Dia desses, voltando do trabalho, passei em frente à porta do apê davizinha. Uma folha imensa de papel, pendia de alto a baixo, na parede da porta. Acho que o marido estava voltando de uma longa viagem, pois na dita folha, a dita vizinha deixava registrada a ausência que sentira e o quanto amava essa pessoa, fruto de sua homenagem e com quem decidira um dia juntar os trapinhos,um dia. Diga-se de passagem que os dois vivem às turras, ele é bem mais velho, ela, uma garotinha mal saída da adolescência. Entre os vizinhos de andar, são frutos de conversa de elevador os bate-bocas que, de vez em quando, o casal proporciona, quebrando a paz sindical dos sábados à tarde.
Com isso ainda fresco retina, entrei no meu covil e, entre uma coisa e outra, comecei a desfiar um longo rosário de imagens: anúncios pessoais nos classificados, programas de entrevistas, onde as pessoas falam de tudo, de espinhela caída à cura da Aids, de aquecimento global a fantasias sexuais. As pessoas falam, falam, inclusive de si mesmas, de seus problemas mais íntimos, com a maior sem cerimônia, como se estivessem conversando com amigos íntimos. Na televisão brasileira, há vários programas especializados nesse tipo de "temática". Um deles, apresenta um quadro onde o participante é convidado a contar um grande segredo de sua vida, algo que fez, presenciou ou participou e que na época nao fez o que deveria ter feito para solucionar a questão. Via de regra,comparecem o convidado, autor da gafe ou seja lá o que for, e a pessoa a quem ele acha dever satisfações. Geralmente, essa pobre vítima é a mãe do indivíduo.

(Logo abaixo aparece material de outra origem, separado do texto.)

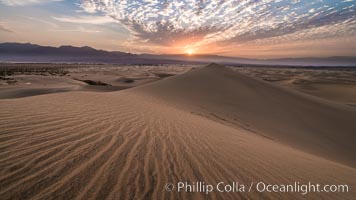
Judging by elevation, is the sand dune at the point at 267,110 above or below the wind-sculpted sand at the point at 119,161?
below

Pois bem - nesse programa, estavam uma mocinha de seus vinte e poucos anos e sua respectiva genitora, uma senhora um pouco acima do peso, com cara de matrona bonachona da Moóca. Pra meu espanto, enrtre soluços, lágrimas e muitos comerciais, a mocinha relatou que um belo dia, sumiu uma quantia considerável de reais da pobre mãezinha. Procura daqui, procura de lá, interroga um, pergunta pra outro, logo encontraram a culpada, ou melhor, delataram a culpa, que, como não podia deixar de ser, era a empregada da casa. E aqui, entra a surpresa, devidamente preparada pela apresentadora - a mesma mocinha, com cara de santinha, conta então, seu terrível segredo. Enxugando o pranto, assoando o nariz, ela narra que o dinheiro não fora roubado pela empregada, mas sim por ela mesma. E, mais, que a grana fora usada para pagar um aborto que ela fizera, para se livrar de um filho indesejado. Nota de rodapé - mocinha era e ainda é solteira. imaginem o tamanho do pepino. Bem, a pobre da mãe fica pasma, perplexa, sem ação. Balbucia alguma coisa, a filha desaba em pranto, desanda a pedir perdão. A mãe passa mal, tem que ser retirada de frente das cãmeras. E, tudo isso ao vivo e em cores, em rede nacional para quem quisesse ver e ouvir.Outra nota de rodapé - a facilidade, a naturalidade com que as pessoas contam essas coisas cabeludas, se descobrem os cantos escuros de suas vidas. E, pensar que eu suava e tremia só em pensar de contar ao padre os meus "maus pensamentos".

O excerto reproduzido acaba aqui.